- Given passage:
= = = = = = =

Far from focusing on the great men of history, Schiller’s late dramas mirror his early dramas in their complicated portrayals of highly problematic characters, an intention made clear in his letter to Wilhelm von Humboldt of March 21, 1796 regarding his character Wallenstein: “Er hat nichts Edles, er erscheint in keinem einzelnen LebensAkt groß. […] Seine Unternehmung ist moralisch schlecht, und sie verunglückt physisch. Er ist im Einzelnen nie groß und im Ganzen kommt er um seinen Zweck” (There is nothing noble about him, he does not appear great in any single action in life. His undertaking is morally bad, and it fails physically. He is never great in any particular detail and, on the whole, he does not achieve his intention; NA 28: 204). Similarly, the only thing great about Schiller’s Maria Stuart is her sublime composure before her execution, a direct result of her frank admission of her complicity in the murder of her husband Darnley; in a hopeless situation of her own making, she finds strength in the promise of life after death in the last five acts of the life of a Catholic power politician lived at odds with Christian principles. Schiller’s Elizabeth I is appropriately aware that her rival, Maria Stuart, is younger and considered to be more attractive, and Philipp II felt the same way about his, Don Karlos. While Schiller’s Elizabeth I vacillates and accomplishes her highly problematic goal in an act of silence, his Wallenstein vacillates and fails silently, and his Johanna vacillates between a bizarre concept of faith and a clear liberation mission before committing to the latter and triumphing in death. Indeed, Schiller’s heroines and heroes have much more in common than not, and a great deal in common with the complicated protagonists of his early dramas.

On April 29, 1802, shortly before the birth of their daughter Caroline Henriette Luise on October 11, 1802, Schiller and Charlotte Schiller, now with three children and financially secure, moved from their apartment in the Windischgasse in Weimar into what is now known as the Schiller House on the Weimar Esplanade, today Schillerstraße 12. Between the publications and premieres of Die Jungfrau von Orleans and Die Braut von Messina, Schiller received his title of nobility on November 16, 1802, just two and a half years prior to his death. The decidedly aristocratic form of recognition of Schiller’s service to German culture during a dangerous period of Franco-German relations led to renewed expression of annoyance over Schiller’s French revolutionary citizenship with the appearance of Carl August’s annual Hochfürstlich Sachsen-Weimar und Eisenachischen Hof- und Adreßkalender on January 13, 1803. Schiller’s revised entry reflected both his new title of nobility and included a second new and, for a citizen of Weimar, surprising title: “Herr D. Friedrich v. Schiller, Bürger von Frankreich” (Herr Dr. Friedrich von Schiller, Citizen of France). The revision of 1803 was clearly unauthorized, as is evident from Privy Council Voigt’s prompt report to Goethe, in which Voigt dismisses second-hand testimony from the printer that Schiller had delivered his calendar entry personally—“Wir wissen zwar wohl besser, wie es zugegangen ist” (We both know better how this came about; Jahn 1: 322)—adding that his only regret was that a misunderstanding could result in Schiller losing his new title of nobility. Since Schiller did not write the entry, someone else must have done so, and it follows from the context that Schiller was the victim of a prank that drew attention to the ideological gulf between the title “Bürger von Frankreich” of 1792 and the more recent title of nobility (High 2003). Schiller’s final two dramas would leave no doubt as to his feelings about the human rights record of the most recent government of France.

= = = = = = =

- Information provided:
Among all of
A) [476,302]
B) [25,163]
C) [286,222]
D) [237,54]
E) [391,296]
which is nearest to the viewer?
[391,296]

= = = = = = =

- Job: Condense the paragraph of the Schiller passage that begins "On April 29, 1802" into a short bulleted list that keeps its main facts.

- Result of this exercise:
- On April 29, 1802, Schiller and Charlotte Schiller, who had three children and were financially secure, moved from their apartment in the Windischgasse in Weimar into what is now the Schiller House on the Weimar Esplanade (today Schillerstraße 12). Their daughter Caroline Henriette Luise was born on October 11, 1802.
- Schiller received his title of nobility on November 16, 1802, between the publications and premieres of Die Jungfrau von Orleans and Die Braut von Messina, and two and a half years before his death.
- Carl August's court and address calendar appeared on January 13, 1803. Schiller's entry showed his new title and also called him "Bürger von Frankreich" (Citizen of France). This renewed annoyance over his French revolutionary citizenship.
- The change was unauthorized. Privy Council Voigt told Goethe that they both knew better than the printer's second-hand claim that Schiller had delivered the entry himself. Voigt regretted only that a misunderstanding might cost Schiller his new title.
- Since Schiller did not write the entry, the context points to a prank that highlighted the gulf between his 1792 French citizenship and his recent ennoblement (High 2003).
- Schiller's final two dramas would leave no doubt about his feelings on the human rights record of France's most recent government.